• **Input for this task**:
________________________________________

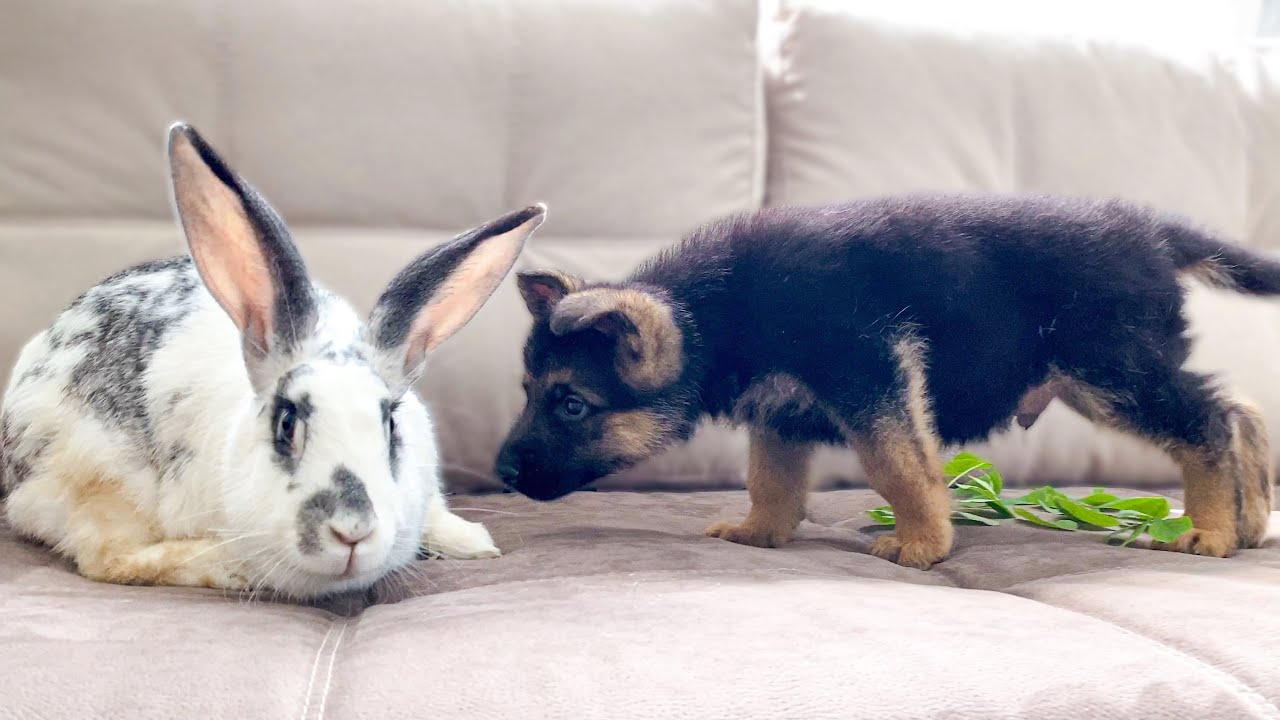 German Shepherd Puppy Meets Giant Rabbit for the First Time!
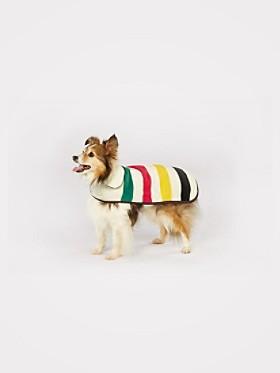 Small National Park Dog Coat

________________________________________

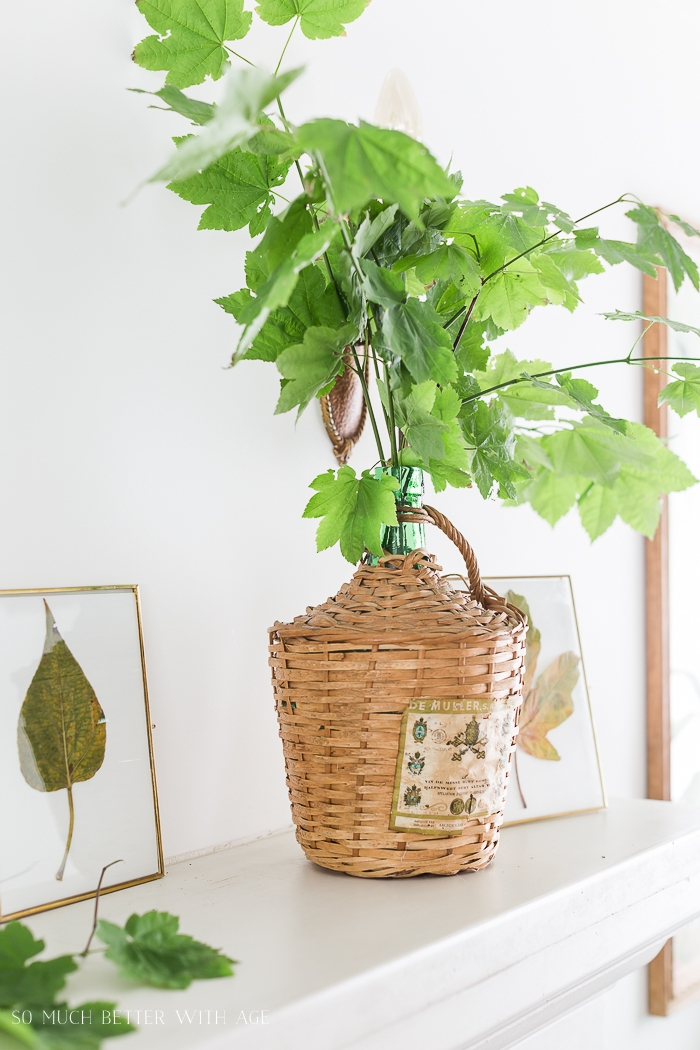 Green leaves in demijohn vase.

________________________________________

• **Goal of the exercise**: Would you restate, exactly and with no pictures, the lines of the entries above from the one containing "German Shepherd Puppy" through the one containing "Small National Park Dog Coat"?

• **Answer area**:
 German Shepherd Puppy Meets Giant Rabbit for the First Time!
 Small National Park Dog Coat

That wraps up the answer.